7話
部屋の中に入ると、壁一面に様々な機械が置かれており、中央には白いカーテンに覆われた空間がある。
どうやらその奥が個室のようになっているようで、扉が閉まっている。
(なるほど、ここが診察室代わりなのかー)
美鈴伯母さんは慣れた手つきで機器を操作し、測定の準備を始めると、手招きをしながらアタシを呼ぶ。
アタシは言われたとおり、伯母さんの横に立つと、モニターを見ながら伯母さんが説明を始めてくれた。
「まずは瑠依ちゃんの身体データを測っていくよ。瑠依ちゃんはここに立ってもらえるかい?」
「はーい」
アタシは指示された場所に立つと、伯母さんが何かを操作する。
すると、床から円形の機械が徐々に上昇してくるのが分かる。
これで全身をスキャンするんだろうなーとか思いながら、目を瞑っていると、しばらくしてピピッという電子音が鳴る。
伯母さんは数値を確認すると、再びキーボードを叩いていく。
「瑠依ちゃんは平均より身長が高いね。

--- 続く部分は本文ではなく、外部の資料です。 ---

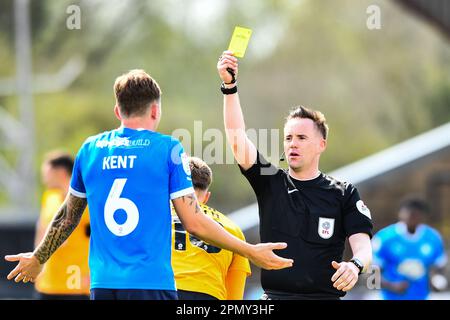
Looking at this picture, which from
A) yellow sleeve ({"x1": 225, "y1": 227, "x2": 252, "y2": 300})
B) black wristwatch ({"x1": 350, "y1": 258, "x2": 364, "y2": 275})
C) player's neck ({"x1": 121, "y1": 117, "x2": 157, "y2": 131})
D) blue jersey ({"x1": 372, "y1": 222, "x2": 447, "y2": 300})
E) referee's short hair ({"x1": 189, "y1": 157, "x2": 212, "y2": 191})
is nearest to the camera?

スタイルも抜群だ」
「えへへ、ありがとございます」
アタシは自分の胸を見下ろしながらお辞儀をした。大きい事は良いことだしね!
「体重は……少し軽いかな。しかし小食では無かった気がするのだが……。これが若さか、羨ましいよ」
「美鈴伯母さんもまだまだ若いじゃないですか?」
「お世辞でも嬉しいよ」
そう言いながら、伯母さんは優しく微笑む。
アタシの事を褒める言葉を口にしながらも操作の手を止めていないところを見ると、真面目な性格なんだろうなと思った。
そんな時、ふとした疑問が生まれ、アタシは聞いてみる事にした。
「美鈴伯母さん、一つ質問してもいいー?」
「ん? 構わないぞ?」
「伯母さんっていつからこの仕事をしているの? そんな素振りを見た記憶がないんだけれど?」
伯母さんの手が止まる。そしてゆっくりとアタシの方に顔を向けた。……ちょっと怖いかも。目が笑ってない感じだし……。
アタシは心の中で後悔し始めたその時、伯母さんの口が開く。
「瑠依ちゃん、それはね……」
「はい」
「お金の為だよ」
「……へぁ?」
伯母さんの言葉に、間の抜けた声が出てしまう。
えっと、どういうこと? お金って聞こえたような気がするんだけど、気のせいかな?
アタシが困惑しながら固まっていると、伯母さんは笑みを浮かべながら話を続ける。
「ごめんごめん、本気に受け取られるとは思わなかったよ。お金は大事なのは言うまでもないけどさ」
頭を掻きながらアタシに謝る。
「まぁ、簡単に言えば仕事として受けただけだよ。危険が伴う事もあるから、それなりの報酬を頂いている訳だ」
そう言いながら、天井を見つめる伯母さん。
「夢があったような気もするが、今となっては思い出せない程に遠い記憶の彼方へと消え去ってしまったよ」
どこか寂しげに呟く美鈴伯母さんは、きっと過去に色々あったのかもしれない。
「まぁ、簡単に言えば昔の話だ。今はもう、"穢れ"の事で精一杯だからね。それ以外の事を考える余裕が無いのさ」
肩をすくめながらそう口にする伯母さんは、「ところで」と言いながら作業に戻る。
「データ上は瑠衣ちゃんの身体に、"穢れ"の影響は問題なし。立科君を守る為とはいえ、"穢れ"を蹴り飛ばすなんて、なかなか出来る事ではないと思うんだが」
「あの時はアオイを助ける事しか考えてなかったので、無我夢中で」
確かに冷静に考えればとんでもない行動だったなって思うけど、あの時は本当に必死で他に何も考えられなかったから。
「そうか。立科君は幸せ者だね」
「アタシがもっと幸せな気持ちにしてあげないといけませんよね!」
「……」
伯母さんは黙り込んでしまう。
「あれ、どうしました?」
「いや、瑠依ちゃんは面白い子なんだなと思ってね」
「?」
美鈴伯母さんが何を言っているのか分からず、アタシは首を傾げる。
「立科君も大変だなぁ」
「何の話をしているのか、さっぱり分からないんだけれど!」
「独り言だよ。瑠依ちゃんは気にしなくていいから」
「そう言われても気になるんですけどー!」
アタシの文句を聞き流し、伯母さんは再びパソコンに向かい、キーボードを叩き始めた。
「次は血液検査を行うよー」
「流さないで下さいよぉ」
「はいはい」
美鈴伯母さんは苦笑いを浮かべながら、検査の準備を進めていくのであった。